Requirements>
Rewrite the data below, swapping each occurrence of "tree" for "shrub" and leaving everything else unchanged.

+ + + +

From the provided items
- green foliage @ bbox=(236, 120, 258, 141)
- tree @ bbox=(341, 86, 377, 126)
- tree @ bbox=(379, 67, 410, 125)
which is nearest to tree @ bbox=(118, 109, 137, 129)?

+ + + +

Task result>
From the provided items
- green foliage @ bbox=(236, 120, 258, 141)
- shrub @ bbox=(341, 86, 377, 126)
- shrub @ bbox=(379, 67, 410, 125)
which is nearest to shrub @ bbox=(118, 109, 137, 129)?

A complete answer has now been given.